The plan was met with some push-back from adjacent neighborhood residents and businesses, including the redirection of traffic into adjacent neighborhoods, potential travel and public safety delays, limited access to some retail stores and the implementation of a pilot program during a time that is not reflective of normal conditions.
As it was approved, the southbound lane will be closed from Santa Monica Boulevard to the driveway at Anawalt Lumber, while the northbound lane closure would extend to El Tovar Place. That would allow access to some businesses and space for cars to turn around safely. The plan also includes a drop-off area for ride-hailing vehicles and taxis. It also would coincide with the opening of more parking options near the area, which are currently under construction.
The other members of the council, Mayor Lindsey Horvath and Councilwomen Sepi Shyne and Lauren Meister, said during the meeting that they hope the city meets with concerned residents before implementation, while also starting the pilot project small, for instance by making the area an Outdoor Use Temporary Zones for existing businesses.
“Let’s see how it goes. If it doesn’t work … we’ll just scrap it,” Shyne said.
“I think that if it can’t work in these constrained conditions, that it’s definitely not going to work during everyday full-blown life,” Horvath said.
D’Amico said that while the feedback he personally received was overwhelmingly positive, he’s hoping the public benefit outweighs the concerns that some residents have.
“I don’t prefer to be inconvenienced when Halloween happens or Gay Pride happens or the L.A. Marathon happens and streets are closed.
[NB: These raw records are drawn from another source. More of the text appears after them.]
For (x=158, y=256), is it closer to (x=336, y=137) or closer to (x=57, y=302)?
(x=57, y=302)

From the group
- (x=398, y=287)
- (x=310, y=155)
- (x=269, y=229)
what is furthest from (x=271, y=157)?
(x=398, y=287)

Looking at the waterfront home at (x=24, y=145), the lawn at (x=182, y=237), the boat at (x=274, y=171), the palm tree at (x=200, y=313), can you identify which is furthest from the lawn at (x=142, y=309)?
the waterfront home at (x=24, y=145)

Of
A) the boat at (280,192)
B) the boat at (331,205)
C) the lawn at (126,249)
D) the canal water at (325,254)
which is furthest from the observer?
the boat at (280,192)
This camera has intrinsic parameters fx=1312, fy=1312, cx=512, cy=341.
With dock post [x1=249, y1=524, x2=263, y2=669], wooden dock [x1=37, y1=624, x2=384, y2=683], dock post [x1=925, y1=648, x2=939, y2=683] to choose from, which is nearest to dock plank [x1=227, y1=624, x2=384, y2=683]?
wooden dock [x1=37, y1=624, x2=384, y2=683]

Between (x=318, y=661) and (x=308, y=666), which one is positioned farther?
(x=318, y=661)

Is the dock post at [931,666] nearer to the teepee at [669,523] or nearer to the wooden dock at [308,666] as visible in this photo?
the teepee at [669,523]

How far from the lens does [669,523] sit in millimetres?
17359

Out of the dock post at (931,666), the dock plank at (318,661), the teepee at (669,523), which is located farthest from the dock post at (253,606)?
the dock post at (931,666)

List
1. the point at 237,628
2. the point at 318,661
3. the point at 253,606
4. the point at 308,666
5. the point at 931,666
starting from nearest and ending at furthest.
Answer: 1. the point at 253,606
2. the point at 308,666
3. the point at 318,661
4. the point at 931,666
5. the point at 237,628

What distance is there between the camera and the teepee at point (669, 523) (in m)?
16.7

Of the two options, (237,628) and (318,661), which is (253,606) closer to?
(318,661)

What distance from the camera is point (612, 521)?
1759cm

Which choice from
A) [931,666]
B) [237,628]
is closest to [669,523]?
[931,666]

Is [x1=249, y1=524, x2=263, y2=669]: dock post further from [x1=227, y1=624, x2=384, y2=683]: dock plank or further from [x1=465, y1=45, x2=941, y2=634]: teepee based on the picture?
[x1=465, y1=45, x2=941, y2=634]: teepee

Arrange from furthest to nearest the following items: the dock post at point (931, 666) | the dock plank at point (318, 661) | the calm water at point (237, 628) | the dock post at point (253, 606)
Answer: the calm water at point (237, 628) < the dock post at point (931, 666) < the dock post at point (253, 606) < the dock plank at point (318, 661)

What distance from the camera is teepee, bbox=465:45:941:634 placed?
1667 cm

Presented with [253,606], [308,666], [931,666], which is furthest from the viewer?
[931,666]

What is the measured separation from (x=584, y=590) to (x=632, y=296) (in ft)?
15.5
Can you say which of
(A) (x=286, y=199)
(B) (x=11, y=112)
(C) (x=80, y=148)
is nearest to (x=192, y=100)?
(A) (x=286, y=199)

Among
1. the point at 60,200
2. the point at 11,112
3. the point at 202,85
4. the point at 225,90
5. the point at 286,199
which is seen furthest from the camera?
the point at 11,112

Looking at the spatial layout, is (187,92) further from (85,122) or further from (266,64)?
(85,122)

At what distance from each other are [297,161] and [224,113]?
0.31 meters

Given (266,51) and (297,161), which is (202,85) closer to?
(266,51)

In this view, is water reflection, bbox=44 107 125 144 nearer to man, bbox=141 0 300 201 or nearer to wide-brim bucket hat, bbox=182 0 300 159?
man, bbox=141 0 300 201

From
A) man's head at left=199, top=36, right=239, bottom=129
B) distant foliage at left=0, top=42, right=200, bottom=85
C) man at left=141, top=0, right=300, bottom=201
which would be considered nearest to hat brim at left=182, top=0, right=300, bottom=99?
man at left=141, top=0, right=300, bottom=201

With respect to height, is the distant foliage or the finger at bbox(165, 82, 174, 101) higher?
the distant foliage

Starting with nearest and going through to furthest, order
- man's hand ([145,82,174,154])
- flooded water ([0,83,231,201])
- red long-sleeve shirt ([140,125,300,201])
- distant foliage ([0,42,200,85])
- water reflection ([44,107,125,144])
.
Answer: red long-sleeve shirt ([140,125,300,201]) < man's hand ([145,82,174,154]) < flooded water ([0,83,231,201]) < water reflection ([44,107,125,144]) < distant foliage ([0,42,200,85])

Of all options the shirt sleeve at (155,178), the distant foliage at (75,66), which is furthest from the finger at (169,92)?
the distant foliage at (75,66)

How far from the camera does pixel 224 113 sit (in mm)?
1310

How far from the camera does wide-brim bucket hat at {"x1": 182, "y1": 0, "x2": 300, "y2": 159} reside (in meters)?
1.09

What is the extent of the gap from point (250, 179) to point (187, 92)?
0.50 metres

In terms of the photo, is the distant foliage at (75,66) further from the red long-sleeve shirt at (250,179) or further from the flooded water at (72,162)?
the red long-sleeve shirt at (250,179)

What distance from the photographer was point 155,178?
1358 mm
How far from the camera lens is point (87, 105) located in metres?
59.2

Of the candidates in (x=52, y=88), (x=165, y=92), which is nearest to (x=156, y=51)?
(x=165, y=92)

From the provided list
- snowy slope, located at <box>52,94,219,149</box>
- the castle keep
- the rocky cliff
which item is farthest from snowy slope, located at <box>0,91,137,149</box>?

But I also know that joining in and being part of the community and celebrating is a much more generous way to think about how to use our public space,” D’Amico said.
Erickson added that he hopes the program is the start of a conversation on how the city should prioritize people over vehicles.
“It’s time to start thinking about larger infrastructure improvements and bring back our community and promote local businesses and feel safe and secure in one of our most popular areas of West Hollywood,” he said.